Tekst van pagina:
>>>

18 december 2019

Test_Kwaliteit-Remvloeistof_Eurol-Kenniscentrum

Hoe meet je de kwaliteit van remvloeistoffen?

Het gebruik van een goede kwaliteit remvloeistoffen is van groot belang. Om de kwaliteit te achterhalen zijn er verschillende handzame meetapparaten in de markt die inzicht bieden in het watergehalte en kookpunt van DOT 3, DOT 4 en DOT 5.1 remvloeistoffen. Echter rijst vaak de vraag of deze apparaten betrouwbaar zijn. Daarom heeft Eurol voor u enkele handzame meetapparaten aan een reeks testen onderworpen.

<<<

Uit te voeren opdracht:
Schrijf uit de tekst over remvloeistoffen letterlijk alles over vanaf "18 december 2019" tot en met "reeks testen onderworpen.".

Gegevens uit dataset:
>>>

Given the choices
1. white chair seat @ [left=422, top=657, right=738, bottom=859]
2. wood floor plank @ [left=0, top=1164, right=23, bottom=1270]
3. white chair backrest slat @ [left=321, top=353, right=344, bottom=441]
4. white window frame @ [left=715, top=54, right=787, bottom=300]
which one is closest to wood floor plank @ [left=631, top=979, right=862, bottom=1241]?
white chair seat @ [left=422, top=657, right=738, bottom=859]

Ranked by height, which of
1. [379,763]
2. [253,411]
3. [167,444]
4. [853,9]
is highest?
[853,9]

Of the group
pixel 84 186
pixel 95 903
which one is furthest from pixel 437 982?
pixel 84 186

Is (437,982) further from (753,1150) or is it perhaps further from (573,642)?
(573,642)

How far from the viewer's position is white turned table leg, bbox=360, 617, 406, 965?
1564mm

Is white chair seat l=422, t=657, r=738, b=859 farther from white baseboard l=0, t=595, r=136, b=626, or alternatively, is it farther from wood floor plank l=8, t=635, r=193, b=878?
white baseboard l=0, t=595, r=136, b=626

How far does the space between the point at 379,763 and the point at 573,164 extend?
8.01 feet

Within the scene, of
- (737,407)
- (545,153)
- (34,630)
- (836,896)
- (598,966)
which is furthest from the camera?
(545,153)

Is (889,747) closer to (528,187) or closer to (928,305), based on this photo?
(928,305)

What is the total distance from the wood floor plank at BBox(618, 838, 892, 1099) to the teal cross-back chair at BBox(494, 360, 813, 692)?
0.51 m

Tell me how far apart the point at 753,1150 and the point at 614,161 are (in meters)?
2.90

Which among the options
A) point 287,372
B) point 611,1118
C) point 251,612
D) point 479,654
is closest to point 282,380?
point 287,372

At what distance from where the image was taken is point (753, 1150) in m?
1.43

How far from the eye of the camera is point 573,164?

<<<

Antwoord oefening:
18 december 2019

Test_Kwaliteit-Remvloeistof_Eurol-Kenniscentrum

Hoe meet je de kwaliteit van remvloeistoffen?

Het gebruik van een goede kwaliteit remvloeistoffen is van groot belang. Om de kwaliteit te achterhalen zijn er verschillende handzame meetapparaten in de markt die inzicht bieden in het watergehalte en kookpunt van DOT 3, DOT 4 en DOT 5.1 remvloeistoffen. Echter rijst vaak de vraag of deze apparaten betrouwbaar zijn. Daarom heeft Eurol voor u enkele handzame meetapparaten aan een reeks testen onderworpen.